Baker wrote numerous books on cost-effective construction techniques. Available to the common man easily, he often reduced for people building techniques almost like applicable formulae. This has become the primary mode in which we consume, understand and remember Baker today. While written as mere essentials of construction process, he never fell in the formulaic trap, constantly innovating and critically evolving his material conception of space. This fundamental split in the way we consume versus experience Baker's architecture has made us categorically leave out Baker in the mainstream modern architectural discourse. Further, in framing his buildings merely as "cost-effective" or "sustainable", we have foreshadowed the experiential aspects of his buildings to a large extent, reducing our focus merely to his use of material and techniques.
We are introduced to an extensive range of methods in which a set of bricks can be put together in moving through Baker's buildings. The manner in which surfacial textures are created merely by a variation in the way brick is twisted/moved and re-placed over one another opens up worlds of experiences (ref: The Smooth and the Striated, Gilles Deleuze). In structure and skin, the brick forever reveals itself in new ways. Occasionally contrasted with concrete, his buildings cover the entire spectrum from smooth to coarse - invoking a phenomenal experience. One wonders how constraints of costs and resource, within a given social context, can bring about such an interesting phenomenological restructuring of architecture through a material that is otherwise constructs the mundane.
It is almost reductive of Baker, at various instances, to justify these diverse culturally multidimensional solutions as merely functions of economy or affordability. To make one's dynamic architecture be understood as so utilitarian seems to me an over-rational narrative that he may have prepared as a dose for political consumption of bureaucrats and people with low design consciousness. Was Baker doing so to "sell" his ideas? Rather, it was his challenge to make his design narrative so convenient to as to be accessible to common man. Perhaps he anticipated a possibility where the common man could participate in appreciating design if its language became more accessible.

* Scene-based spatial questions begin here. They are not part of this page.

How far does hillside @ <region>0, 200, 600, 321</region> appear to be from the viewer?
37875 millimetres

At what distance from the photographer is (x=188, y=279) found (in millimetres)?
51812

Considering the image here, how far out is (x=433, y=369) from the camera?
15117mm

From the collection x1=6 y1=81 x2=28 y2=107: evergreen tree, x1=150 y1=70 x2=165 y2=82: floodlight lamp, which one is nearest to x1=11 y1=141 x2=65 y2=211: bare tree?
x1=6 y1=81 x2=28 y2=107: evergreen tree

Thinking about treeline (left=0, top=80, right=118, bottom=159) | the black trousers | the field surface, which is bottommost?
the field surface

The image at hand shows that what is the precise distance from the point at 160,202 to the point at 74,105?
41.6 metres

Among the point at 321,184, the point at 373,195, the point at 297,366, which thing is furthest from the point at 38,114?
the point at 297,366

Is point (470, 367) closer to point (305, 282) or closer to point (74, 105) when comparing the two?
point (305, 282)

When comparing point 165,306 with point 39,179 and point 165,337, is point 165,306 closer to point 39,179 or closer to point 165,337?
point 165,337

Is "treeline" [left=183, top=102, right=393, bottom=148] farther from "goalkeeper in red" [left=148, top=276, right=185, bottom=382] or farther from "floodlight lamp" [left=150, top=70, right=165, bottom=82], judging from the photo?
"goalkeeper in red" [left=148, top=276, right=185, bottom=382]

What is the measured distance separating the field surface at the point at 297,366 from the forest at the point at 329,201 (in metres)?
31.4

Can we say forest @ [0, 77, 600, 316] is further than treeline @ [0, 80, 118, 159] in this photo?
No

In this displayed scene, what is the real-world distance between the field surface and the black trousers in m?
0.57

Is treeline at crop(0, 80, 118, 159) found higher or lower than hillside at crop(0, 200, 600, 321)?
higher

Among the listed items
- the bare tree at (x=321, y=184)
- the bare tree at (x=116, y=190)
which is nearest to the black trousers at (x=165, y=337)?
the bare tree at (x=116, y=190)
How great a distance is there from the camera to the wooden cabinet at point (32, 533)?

Was poetry not appreciated enough in Baker's work environment for him to express in a narrative exciting beyond the utilitarian? His works exemplify poetics of space in the minute details and sensitivity to site. Without a doubt, Baker's sites did much for him - he was intelligent enough to locate his projects (in many instances) letting the landscape in the building tactfully. Baker's forms and spatialities do not speak of poverty. They are full of life and longing in their attention to human scale, gesture, all rolled into a minimal aesthetic. To a large extent, Baker begins to answer what Kahn asks profoundly "What does the brick want to be?" What architectural questions did Baker want to pose through his forms? What experiential structure did he create through his architectural endavour? What phenomenological openings do Baker's project invoke? These are questions that remain uninitiated in the scholarship on Laurie Baker by far.